| DOCUMENT SEGMENT |
# Bowtie overlay and taillight tint!



## DamageCase (Jun 10, 2012)

Hey guys! 

Just did taillight tint and black metallic vynil overlays. Really love the look of it all. Next up is de-badge , and front vinyl overlay. Just trying to keep the changes subtle, but set it apart from cruzes in my area.

Check it out! 








Sent from my HTC One X using AutoGuide.Com Free App


----------



## crhayes (Jul 2, 2012)

Looks good! I am picking up my black Cruze tomorrow and I already have some black carbon fiber bowties in hand


----------



## SiK GambleR (Jan 24, 2012)

how did you do just the reverse/marker without hitting the red


----------



## iCruze1.8 (May 7, 2011)

SiK GambleR said:


> how did you do just the reverse/marker without hitting the red


www.[B]grafxwerks[/B].com


----------



## SiK GambleR (Jan 24, 2012)

that dark smoke or light smoke?


----------



## Chevyderek72 (May 16, 2011)

So that overlay just covers the clear not the red then?

Sent from my DROID X2 using AutoGuide.com App


----------



## iCruze1.8 (May 7, 2011)

That looks like the dark smoke. That particular overlay only covers the clear part of the taillights.


----------



## SiK GambleR (Jan 24, 2012)

Id be worried I dont get it on good, but i think i might try. Any tips?


----------



## DamageCase (Jun 10, 2012)

SiK GambleR said:


> Id be worried I dont get it on good, but i think i might try. Any tips?


Yeah its the dark smoke one, sorry for the late reply. It was VERY easy to install the tint. You use water on both the taillight and the tint itself. It makes it very easy, you can pull it right off if you didn't get it right. The dark smoke lets a lot of light through too, so no worries about your reverse lights and indicators.


----------



## Chevyderek72 (May 16, 2011)

| INFORMATION GIVEN |
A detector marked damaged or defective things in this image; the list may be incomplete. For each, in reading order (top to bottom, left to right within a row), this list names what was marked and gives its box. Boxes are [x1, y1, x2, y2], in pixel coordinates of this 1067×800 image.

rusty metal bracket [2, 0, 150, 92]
==
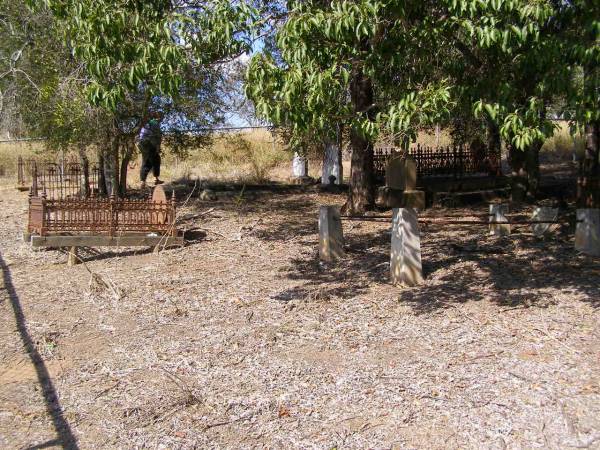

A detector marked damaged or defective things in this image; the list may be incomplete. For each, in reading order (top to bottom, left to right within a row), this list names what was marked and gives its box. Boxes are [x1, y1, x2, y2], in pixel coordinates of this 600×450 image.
--
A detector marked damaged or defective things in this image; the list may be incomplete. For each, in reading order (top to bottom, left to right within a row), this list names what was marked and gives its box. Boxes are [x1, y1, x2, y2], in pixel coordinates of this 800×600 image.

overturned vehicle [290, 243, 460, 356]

| PROBLEM DESCRIPTION |
In the taillight tint thread, what gets wet with water during installation of the tint?

| SOLUTION BELOW |
Both the taillight and the tint itself.